2, 5, 6, 8, 9, 10, 11, 14, 18, 20, 21, 23, 24, 25


----------



## bjoiner (Feb 25, 2008)

Qualifying callbacks to the 3rd. 

2, 6, 8, 9, 10, 14, 18, 20, 21, 23, 24, 25


----------



## bjoiner (Feb 25, 2008)

Q to run water marks tomorrow.


----------



## Brenda (Sep 4, 2004)

Amateur Results

1st- #34 Hammer O/H Roger Magnusson
2nd- #10 Twister O/H Mitch Brown
3rd-#41 Wiley O/H Chris Parkinson
4th-#21 Diva O/H John Stracka
RJ- #12 Woody O/H Elizabeth Wilson
Jams - 5,13,27,31,40

Congrats to All !!!!


----------



## Brenda (Sep 4, 2004)

Open Callbacks to the last series

3,6,20,21,22,25,26,41,47,57,66,67,76,79

14 Total

9am start at Union Hill


----------



## Brenda (Sep 4, 2004)

Sorry I dont have any info on the Qual except that they will be running there last series tomorrow.

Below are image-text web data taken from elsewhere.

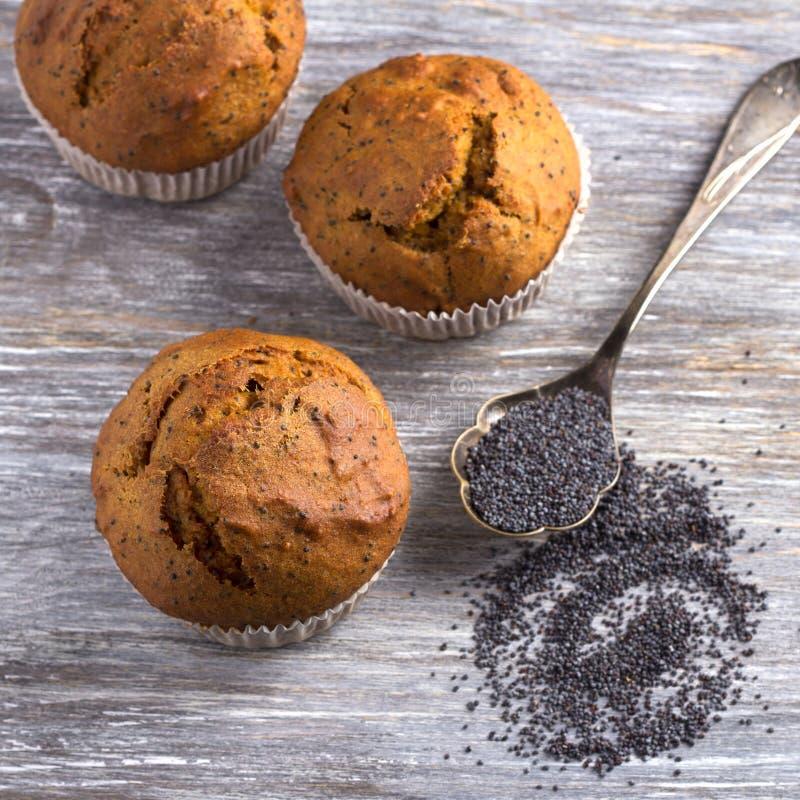 Wyśmienicie domowej roboty dyniowi muffins z cynamonowymi i makowymi ziarnami zdjęcie royalty free
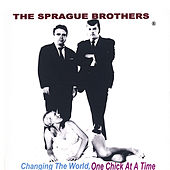 Changing The World, 1 Chick At A Time by Sprague Brothers
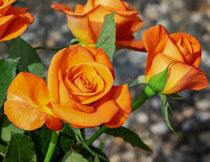 盛开的玫瑰花特写摄影高清图片
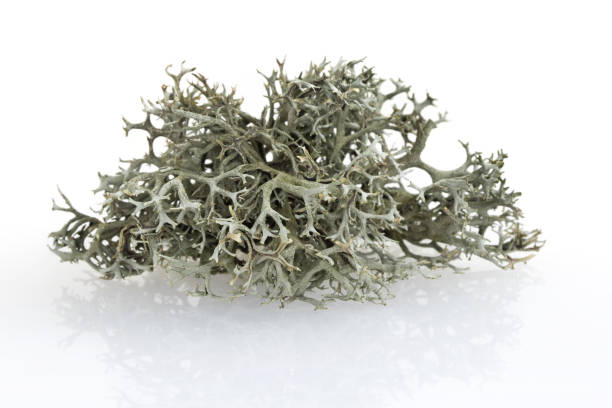 Tree moss from fir and pine trees - raw material for perfume industry stock photo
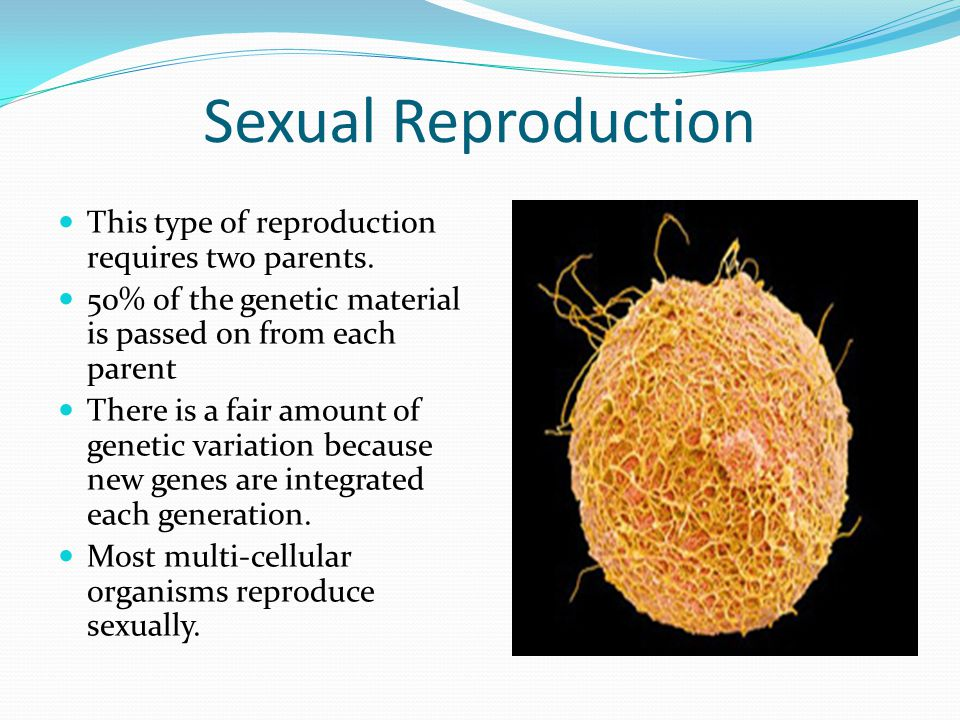 Sexual Reproduction This type of reproduction requires two parents.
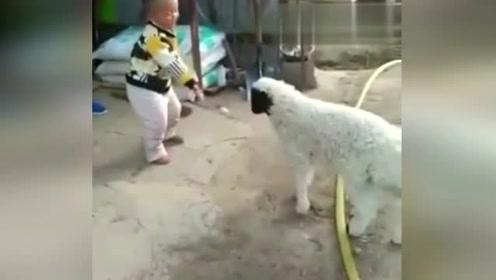 这孩子战斗力真是强!在气势上就赢了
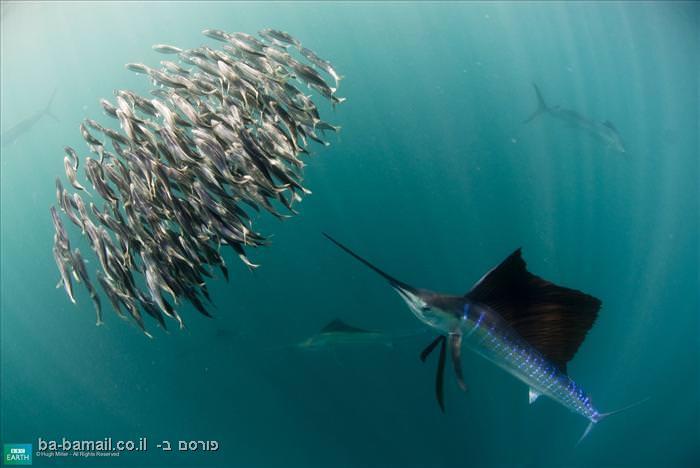 חיות, חיות צבעוניות, צבע, חיות יפות, מדהים, דג, דגים, מפרשן, דג חרב
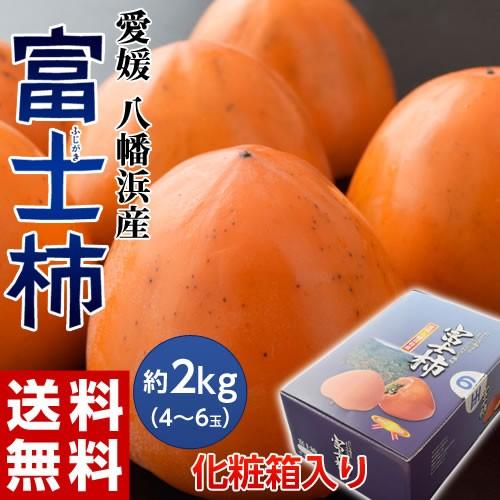 ギフト 愛媛県産 富士柿 化粧箱入り 4〜6玉 約2kg 送料無料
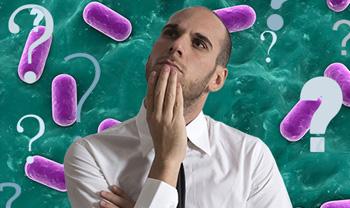 Lactospore bald guy pills purple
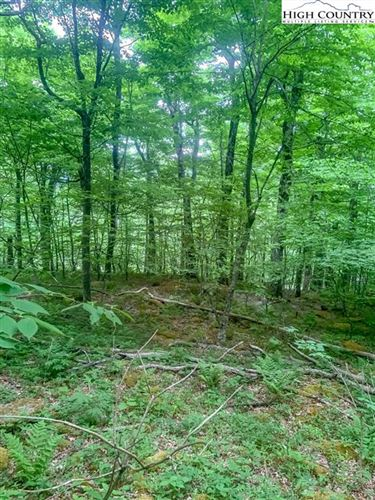 Tiny photo for TBD Spice Bottom Trail, Banner Elk, NC 28604 (MLS # 230842)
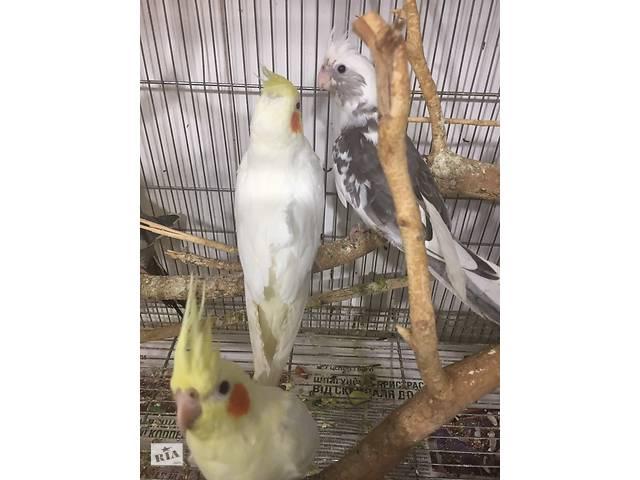 Попугай корелла с щечками- объявление о продаже  в Киеве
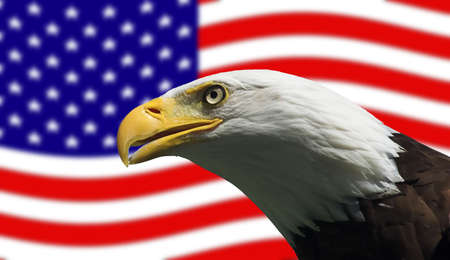 Bald Eagle in guarding American Flag Stock Photo - 1193560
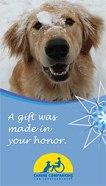 canine-companions-tribute-186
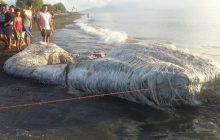 Morze wyrzuciło wielkiego włochatego stwora. Według mieszkańców Filipin to zła wróżba [FOTO]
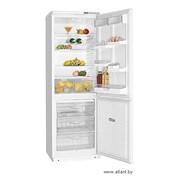 Холодильники двухкамерные ХМ 5010 фото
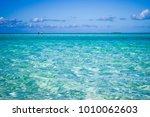 clear  shallow caribbean water  | Shutterstock . vector #1010062603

I will try and post callbacks tomorrow if I can get them.


----------



## HiRollerlabs (Jun 11, 2004)

JusticeDog said:


> 1st- Blake- Aul/VanEngen
> 2nd-Duce- Schuett/VanEngen (A nate puppy!)
> 3rd- Henry- Nell/Nell
> 4th-Dillon- Despenas/Smith
> ...


Congrats to Pat Nell and Sue Reynolds and Jeff/Lydia!!


----------



## Brenda (Sep 4, 2004)

Qualifying Results

1st- #6 Harley H/Wayne Curtis O/Bill Berning
2nd- #23 Ted O/H Fred Krause
3rd-#25 Ted H/Lynn Troy O/	Stanley Liszka	
4th-#9 Thor O/Charlie Hines
RJ -#10 Annie H/Jim Van Engen O/George Marthinuss

Jams- 20,2

Congrats to all!!


----------



## Judy Chute (May 9, 2005)

Brenda said:


> Amateur Results
> 
> 1st- #34 Hammer O/H Roger Magnusson
> 2nd- #10 Twister O/H Mitch Brown
> ...


Congratulations to .."Woody"..and Elizabeth!!

Judy


----------



## Brenda (Sep 4, 2004)

Open Results

1st - #47 Pete H/Steve Yozamp O/Bob Zylla
2nd- #20 Moses H/Wayne Curtis O/Bill Landau
3rd-#66 Reba O/H Tom Fait
4th- #67 Rebel H/Wayne Curtis O/Randy Spangle
RJ-#21 Ruckus H/ Andy Attar O/Susan Bledsoe
Jam-#76

Congrats to all!! What a fun weekend with our First Field Trial being held on the "Whoa Nellie Farm". Thank you everyone for all your hard work!!!


----------



## Sue Kiefer (Mar 4, 2006)

Congrads to "Ted" and Fred for your "Q" 2nd.
From your Little Sister "Bizzy" and Sue K.


----------



## bjoiner (Feb 25, 2008)

Sue Kiefer said:


> Congrads to "Ted" and Fred for your "Q" 2nd.
> From your Little Sister "Bizzy" and Sue K.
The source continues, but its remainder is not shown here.